:: What is required ::
Please reproduce all of the entries exactly, without omitting any.

Saved data entries:
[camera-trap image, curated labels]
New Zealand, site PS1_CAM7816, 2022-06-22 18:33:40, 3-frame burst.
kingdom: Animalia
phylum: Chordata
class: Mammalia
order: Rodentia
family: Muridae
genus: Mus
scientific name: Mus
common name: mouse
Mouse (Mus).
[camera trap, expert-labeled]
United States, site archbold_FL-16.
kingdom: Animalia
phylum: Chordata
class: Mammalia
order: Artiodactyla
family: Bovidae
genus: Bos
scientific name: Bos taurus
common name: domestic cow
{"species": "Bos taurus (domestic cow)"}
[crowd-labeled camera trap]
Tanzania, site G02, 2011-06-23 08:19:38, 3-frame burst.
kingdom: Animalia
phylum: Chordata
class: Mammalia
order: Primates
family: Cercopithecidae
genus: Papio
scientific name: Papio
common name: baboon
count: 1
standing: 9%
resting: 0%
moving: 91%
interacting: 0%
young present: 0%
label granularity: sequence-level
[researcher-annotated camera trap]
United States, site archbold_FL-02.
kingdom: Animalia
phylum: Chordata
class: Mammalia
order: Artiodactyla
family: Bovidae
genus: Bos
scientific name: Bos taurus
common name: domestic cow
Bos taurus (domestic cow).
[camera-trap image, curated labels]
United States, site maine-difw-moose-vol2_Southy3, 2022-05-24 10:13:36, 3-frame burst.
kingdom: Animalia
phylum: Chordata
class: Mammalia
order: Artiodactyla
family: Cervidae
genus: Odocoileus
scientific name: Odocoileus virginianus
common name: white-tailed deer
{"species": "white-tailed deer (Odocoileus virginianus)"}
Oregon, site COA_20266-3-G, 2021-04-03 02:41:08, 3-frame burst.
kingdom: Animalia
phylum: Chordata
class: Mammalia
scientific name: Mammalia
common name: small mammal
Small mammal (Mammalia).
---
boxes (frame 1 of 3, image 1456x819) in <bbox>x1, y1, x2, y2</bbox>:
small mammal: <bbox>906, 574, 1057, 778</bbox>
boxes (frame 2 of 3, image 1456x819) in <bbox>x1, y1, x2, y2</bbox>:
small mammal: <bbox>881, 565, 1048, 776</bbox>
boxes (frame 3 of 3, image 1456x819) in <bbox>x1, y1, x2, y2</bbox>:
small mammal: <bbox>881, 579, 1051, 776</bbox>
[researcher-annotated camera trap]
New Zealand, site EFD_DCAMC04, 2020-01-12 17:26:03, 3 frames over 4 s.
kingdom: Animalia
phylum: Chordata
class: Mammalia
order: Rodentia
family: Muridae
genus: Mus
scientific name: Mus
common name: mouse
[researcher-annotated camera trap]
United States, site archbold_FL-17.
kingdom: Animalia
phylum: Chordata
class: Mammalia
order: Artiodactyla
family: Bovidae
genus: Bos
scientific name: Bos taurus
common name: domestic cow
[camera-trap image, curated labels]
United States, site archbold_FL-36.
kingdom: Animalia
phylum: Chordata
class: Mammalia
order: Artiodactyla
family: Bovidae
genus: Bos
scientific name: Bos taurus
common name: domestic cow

:: Reply ::
[camera-trap image, curated labels]
New Zealand, site PS1_CAM7816, 2022-06-22 18:33:40, 3-frame burst.
kingdom: Animalia
phylum: Chordata
class: Mammalia
order: Rodentia
family: Muridae
genus: Mus
scientific name: Mus
common name: mouse
Mouse (Mus).
[camera trap, expert-labeled]
United States, site archbold_FL-16.
kingdom: Animalia
phylum: Chordata
class: Mammalia
order: Artiodactyla
family: Bovidae
genus: Bos
scientific name: Bos taurus
common name: domestic cow
{"species": "Bos taurus (domestic cow)"}
[crowd-labeled camera trap]
Tanzania, site G02, 2011-06-23 08:19:38, 3-frame burst.
kingdom: Animalia
phylum: Chordata
class: Mammalia
order: Primates
family: Cercopithecidae
genus: Papio
scientific name: Papio
common name: baboon
count: 1
standing: 9%
resting: 0%
moving: 91%
interacting: 0%
young present: 0%
label granularity: sequence-level
[researcher-annotated camera trap]
United States, site archbold_FL-02.
kingdom: Animalia
phylum: Chordata
class: Mammalia
order: Artiodactyla
family: Bovidae
genus: Bos
scientific name: Bos taurus
common name: domestic cow
Bos taurus (domestic cow).
[camera-trap image, curated labels]
United States, site maine-difw-moose-vol2_Southy3, 2022-05-24 10:13:36, 3-frame burst.
kingdom: Animalia
phylum: Chordata
class: Mammalia
order: Artiodactyla
family: Cervidae
genus: Odocoileus
scientific name: Odocoileus virginianus
common name: white-tailed deer
{"species": "white-tailed deer (Odocoileus virginianus)"}
Oregon, site COA_20266-3-G, 2021-04-03 02:41:08, 3-frame burst.
kingdom: Animalia
phylum: Chordata
class: Mammalia
scientific name: Mammalia
common name: small mammal
Small mammal (Mammalia).
---
boxes (frame 1 of 3, image 1456x819) in <bbox>x1, y1, x2, y2</bbox>:
small mammal: <bbox>906, 574, 1057, 778</bbox>
boxes (frame 2 of 3, image 1456x819) in <bbox>x1, y1, x2, y2</bbox>:
small mammal: <bbox>881, 565, 1048, 776</bbox>
boxes (frame 3 of 3, image 1456x819) in <bbox>x1, y1, x2, y2</bbox>:
small mammal: <bbox>881, 579, 1051, 776</bbox>
[researcher-annotated camera trap]
New Zealand, site EFD_DCAMC04, 2020-01-12 17:26:03, 3 frames over 4 s.
kingdom: Animalia
phylum: Chordata
class: Mammalia
order: Rodentia
family: Muridae
genus: Mus
scientific name: Mus
common name: mouse
[researcher-annotated camera trap]
United States, site archbold_FL-17.
kingdom: Animalia
phylum: Chordata
class: Mammalia
order: Artiodactyla
family: Bovidae
genus: Bos
scientific name: Bos taurus
common name: domestic cow
[camera-trap image, curated labels]
United States, site archbold_FL-36.
kingdom: Animalia
phylum: Chordata
class: Mammalia
order: Artiodactyla
family: Bovidae
genus: Bos
scientific name: Bos taurus
common name: domestic cow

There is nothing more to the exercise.